PROBLEMS AND TASKS
1. Answer these from the workshop post:
(a) Who facilitated the intergenerational workshop?
(b) In what city and state was the June Jordan Saturday Survival School started?
(c) How many group poems did participants create by the end of the workshop?
2. Rewrite the stretch of the workshop post from "At the end of" through "little, or kids.", changing "participants" to "attendees".
3. Carry on with the workshop post from the point where it stops.
======== DOCUMENT EXTRACT ========
Wednesday, May 23, 2012

From the Festival - The Way the World Begins Again


This year at the Split this Rock Poetry Festival, on a beautiful, wet Saturday morning, Alexis Pauline Gumbs and Julia Roxanne Wallace facilitated an intergenerational workshop on love, safety and community inspired by June Jordan’s children’s book Kimako’s Story.   


This poetry workshop was based on the successful initiation of the June Jordan Saturday Survival School in Durham, North Carolina, where whole families used concepts from June Jordan’s unpublished essays, “Towards a Survival Literature for Afrikan Children” (first presented in Washington DC in 1976) and “The Creative Spirit and Children’s Literature.” The workshop activities included collaborative marker mural-making based on quotations from Jordan’s essays, fill-in-the-blank poem-making based on June Jordan’s Kimako’s Story, and the creation of a group new age “Who Look at Me” based on June Jordan’s first children’s book. 

At the end of the workshop, the participants created 7 group poems designed to keep us inspired, connected and present.  Check out a sampling of these poems below.




Poem for the Future
Do not use the words child, children, little, or kids.

Come bright love sing us forward
to safety and wholeness
family and home outside our doors
butterflies from before and after
fluttering inside outside our dreams
our play
welcome here
forever
our smiles welcome here forever
our souls sovereign
our souls free

 - Julia Roxanne Wallace and Ruth Forman

*

Poem for Getting it Done
Include the word “share”
======== EXTRACTED RECORDS ========
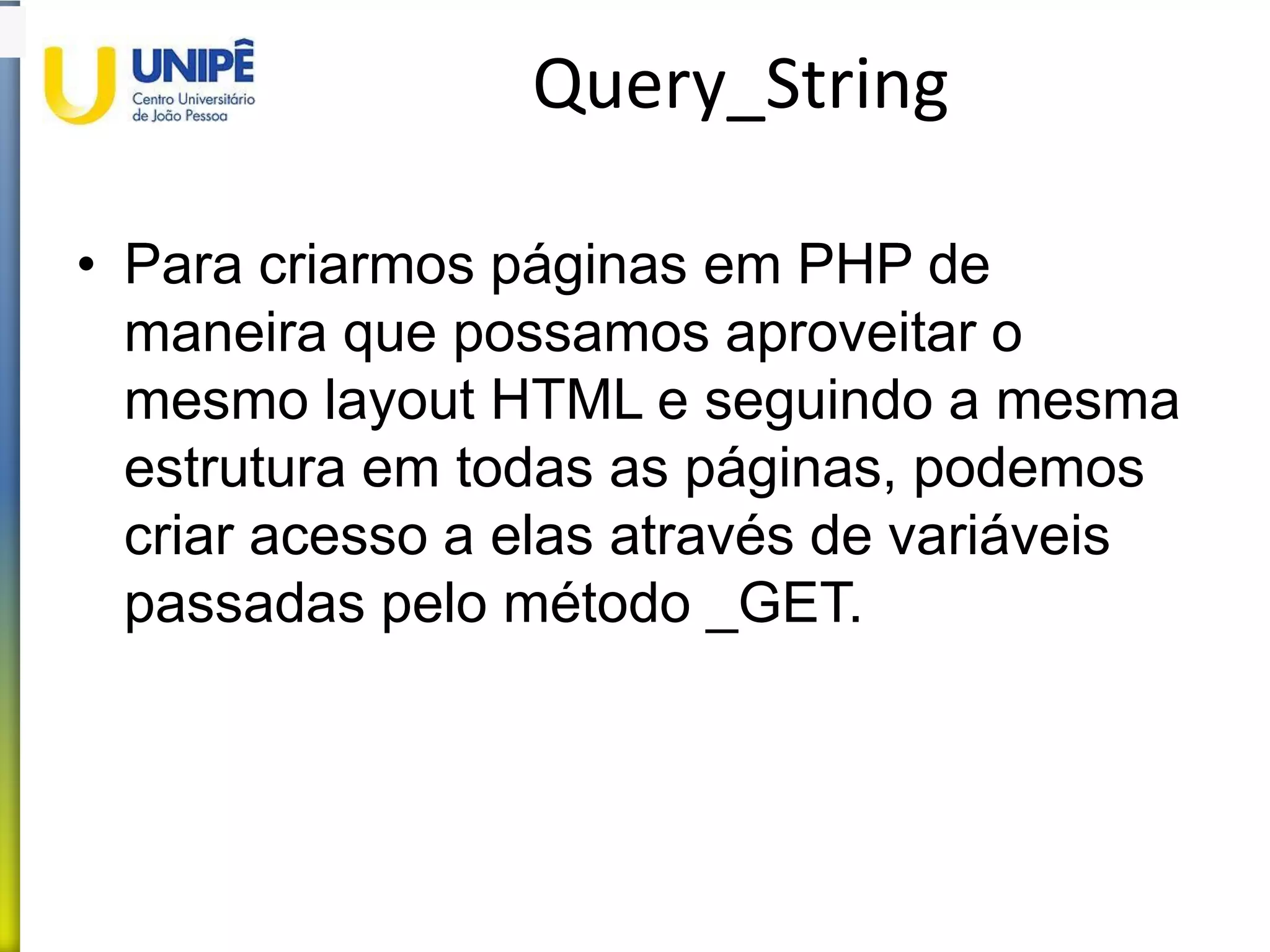 UNIPÊ
Centro Universitário de João Pessoa

Query_String

• Para criarmos páginas em PHP de maneira que possamos aproveitar o mesmo layout HTML e seguindo a mesma estrutura em todas as páginas, podemos criar acesso a elas através de variáveis passadas pelo método _GET.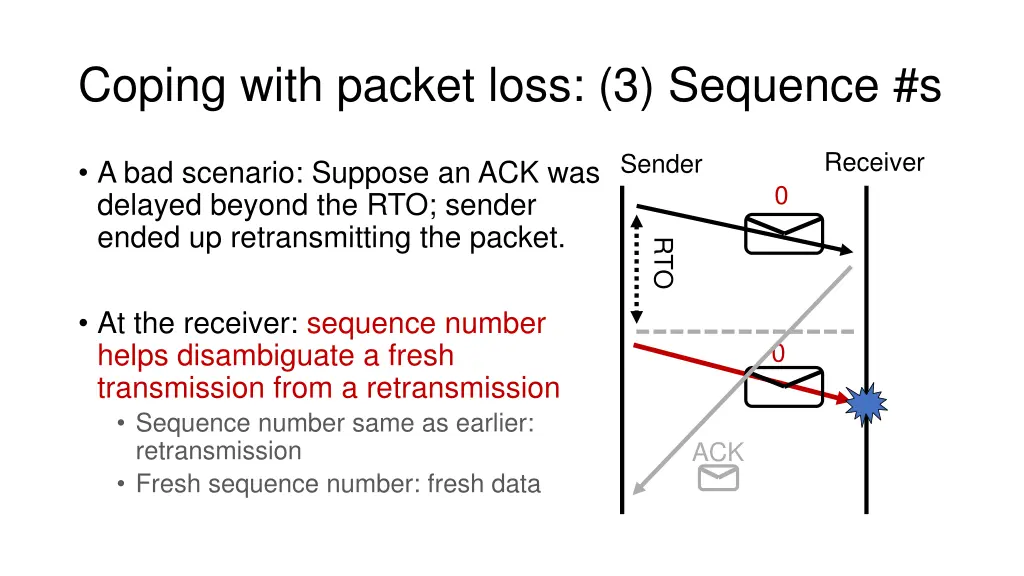 Coping with packet loss: (3) Sequence #s

• A bad scenario: Suppose an ACK was delayed beyond the RTO; sender ended up retransmitting the packet.

• At the receiver: sequence number helps disambiguate a fresh transmission from a retransmission
  • Sequence number same as earlier: retransmission
  • Fresh sequence number: fresh data

Sender
Receiver
0
RTO
0
ACK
========
EXPECTED RESULTS
1.
(a) Alexis Pauline Gumbs and Julia Roxanne Wallace
(b) Durham, North Carolina
(c) 7

2.
At the end of the workshop, the attendees created 7 group poems designed to keep us inspired, connected and present.  Check out a sampling of these poems below.




Poem for the Future
Do not use the words child, children, little, or kids.

3.
Get schooled
Wake up to love deeply
And return to love
Share stories
And hydrate

Have babies, wake up, have babies, wake up
Live near grandma, pay mamma back
Share 29 years
And a thousand fifty five before
Into a book a play a song
Read poetry in mothertongue
Write poetry in mothertongue
Plant a whole garden
Bicycle
Wheelchair
Rollerskate
Skateboard
Love

After you get it done
share.

  - Lauren Muller and Yasi 

*

A Poem for Moving Your Body
Repeat the word “Black”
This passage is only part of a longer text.